A complete example with multiple functions.

let square = (n int) int {
    return n * n
}

let sum_of_squares = (a int, b int) int {
    return square(a) + square(b)
}

let result = sum_of_squares(3, 4)
show(result)

The code generator produces:

#include "runtime.h"

static MonkValue _fn_square(MonkValue n) {
    MonkValue _ret = monk_mul(n, n);
    return _ret;
}

static MonkValue _fn_sum_of_squares(MonkValue a, MonkValue b) {
    MonkValue _tmp_1 = _fn_square(a);
    MonkValue _tmp_2 = _fn_square(b);
    MonkValue _ret = monk_add(_tmp_1, _tmp_2);
    monk_free(_tmp_1);
    monk_free(_tmp_2);
    return _ret;
}

int main(int argc, char *argv[]) {
    monk_init(argc, argv);

    MonkValue result = _fn_sum_of_squares(monk_int(3), monk_int(4));
    monk_show(result);

    monk_free(result);
    return 0;
}

Both functions are hoisted. _fn_sum_of_squares calls _fn_square directly -- no lookup, no indirection. The hoisting ensures _fn_square is defined before _fn_sum_of_squares uses it.

The trade-off: what about closures?

Hoisting functions as static C functions is simple and fast. But it has a limitation: closures.

A closure is a function that captures variables from its enclosing scope. When a function is hoisted out of its original scope and placed at the top level, those captured variables are no longer accessible.

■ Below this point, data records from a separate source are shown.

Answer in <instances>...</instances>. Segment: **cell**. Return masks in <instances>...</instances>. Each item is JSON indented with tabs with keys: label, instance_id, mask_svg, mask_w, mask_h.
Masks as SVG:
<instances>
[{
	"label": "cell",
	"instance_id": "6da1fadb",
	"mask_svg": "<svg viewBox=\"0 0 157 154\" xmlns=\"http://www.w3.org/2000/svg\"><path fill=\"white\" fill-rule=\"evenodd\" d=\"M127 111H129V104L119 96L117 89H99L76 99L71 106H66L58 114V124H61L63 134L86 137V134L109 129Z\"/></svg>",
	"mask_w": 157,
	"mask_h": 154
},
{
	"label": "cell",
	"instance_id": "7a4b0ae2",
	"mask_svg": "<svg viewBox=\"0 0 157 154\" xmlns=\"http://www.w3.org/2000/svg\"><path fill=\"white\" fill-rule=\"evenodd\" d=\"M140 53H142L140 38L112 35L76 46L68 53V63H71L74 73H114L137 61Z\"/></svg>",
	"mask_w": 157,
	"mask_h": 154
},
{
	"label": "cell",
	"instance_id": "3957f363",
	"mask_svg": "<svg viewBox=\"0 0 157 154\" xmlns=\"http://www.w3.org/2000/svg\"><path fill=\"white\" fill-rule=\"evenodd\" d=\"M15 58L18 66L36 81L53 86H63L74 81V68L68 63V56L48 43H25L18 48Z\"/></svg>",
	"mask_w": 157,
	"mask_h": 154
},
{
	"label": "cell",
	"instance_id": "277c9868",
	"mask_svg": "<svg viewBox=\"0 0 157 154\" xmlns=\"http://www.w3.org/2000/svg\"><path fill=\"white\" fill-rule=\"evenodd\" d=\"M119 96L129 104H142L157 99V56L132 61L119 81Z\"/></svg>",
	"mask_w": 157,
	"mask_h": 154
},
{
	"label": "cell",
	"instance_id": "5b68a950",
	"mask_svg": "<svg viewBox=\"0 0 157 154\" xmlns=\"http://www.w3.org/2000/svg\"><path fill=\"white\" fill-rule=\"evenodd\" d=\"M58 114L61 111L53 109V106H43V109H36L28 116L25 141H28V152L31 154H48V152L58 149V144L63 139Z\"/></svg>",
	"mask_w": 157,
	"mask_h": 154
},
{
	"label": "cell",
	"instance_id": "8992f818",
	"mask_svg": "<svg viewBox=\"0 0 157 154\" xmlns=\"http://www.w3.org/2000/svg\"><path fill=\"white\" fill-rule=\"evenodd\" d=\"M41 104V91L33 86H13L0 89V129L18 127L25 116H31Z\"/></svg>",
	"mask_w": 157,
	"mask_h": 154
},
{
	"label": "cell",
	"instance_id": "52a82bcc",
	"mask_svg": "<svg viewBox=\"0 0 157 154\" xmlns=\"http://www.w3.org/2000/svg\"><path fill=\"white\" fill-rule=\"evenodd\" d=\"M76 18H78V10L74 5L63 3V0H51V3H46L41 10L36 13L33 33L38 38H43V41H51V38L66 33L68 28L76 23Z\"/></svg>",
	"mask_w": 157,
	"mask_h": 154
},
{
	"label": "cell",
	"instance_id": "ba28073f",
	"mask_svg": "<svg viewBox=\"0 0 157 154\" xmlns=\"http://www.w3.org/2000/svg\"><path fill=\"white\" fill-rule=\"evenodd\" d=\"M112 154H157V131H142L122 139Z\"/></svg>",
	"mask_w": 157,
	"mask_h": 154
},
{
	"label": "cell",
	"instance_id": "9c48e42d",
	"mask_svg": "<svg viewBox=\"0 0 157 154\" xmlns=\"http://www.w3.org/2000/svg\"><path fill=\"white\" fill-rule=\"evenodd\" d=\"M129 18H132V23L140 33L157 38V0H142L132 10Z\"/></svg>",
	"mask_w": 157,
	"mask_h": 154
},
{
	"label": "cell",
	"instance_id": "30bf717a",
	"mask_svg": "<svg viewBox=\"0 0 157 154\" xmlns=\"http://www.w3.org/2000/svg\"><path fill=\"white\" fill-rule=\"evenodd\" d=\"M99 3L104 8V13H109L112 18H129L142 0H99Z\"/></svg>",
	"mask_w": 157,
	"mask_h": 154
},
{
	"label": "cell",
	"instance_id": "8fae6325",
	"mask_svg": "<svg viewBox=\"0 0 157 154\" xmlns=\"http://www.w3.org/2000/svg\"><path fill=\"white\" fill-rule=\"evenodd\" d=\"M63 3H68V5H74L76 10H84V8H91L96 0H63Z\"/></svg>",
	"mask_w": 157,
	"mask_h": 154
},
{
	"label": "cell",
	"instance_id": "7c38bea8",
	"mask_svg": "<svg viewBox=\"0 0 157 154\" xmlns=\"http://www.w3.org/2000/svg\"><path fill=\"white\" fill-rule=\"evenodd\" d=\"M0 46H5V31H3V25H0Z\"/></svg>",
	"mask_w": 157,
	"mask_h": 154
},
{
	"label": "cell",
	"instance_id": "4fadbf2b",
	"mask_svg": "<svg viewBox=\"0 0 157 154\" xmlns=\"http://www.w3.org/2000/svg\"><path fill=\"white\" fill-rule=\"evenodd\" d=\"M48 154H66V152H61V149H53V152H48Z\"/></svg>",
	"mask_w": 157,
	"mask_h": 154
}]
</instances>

let make_adder = (n int) {
    return (x int) int {
        return x + n  // captures "n" from outer scope
    }
}

In the current design, closures capture by copy at the time the function is created. The inner function gets its own copy of n. This aligns with Monk's value semantics -- no shared mutable state.

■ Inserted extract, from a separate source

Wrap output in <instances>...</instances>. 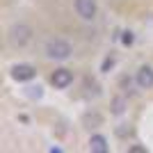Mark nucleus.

Full mutable closure support (where the inner function could mutate the outer variable and the outer scope would see the change) is deferred. For now, functions are compiled as real C functions, not as function pointers with captured environments. This is simpler, faster, and sufficient for most programs.

Key takeaways

Monk allows functions anywhere. C requires them at the top level, declared before use. Hoisting bridges this gap.

Two passes: first collects and emits functions above main(), second emits the program body inside main().

Each function gets a unique C name (_fn_add, _fn_1) and is marked static for file-level isolation.

Functions are compiled as real C functions, not function pointers. Simple and fast, but full mutable closures are deferred.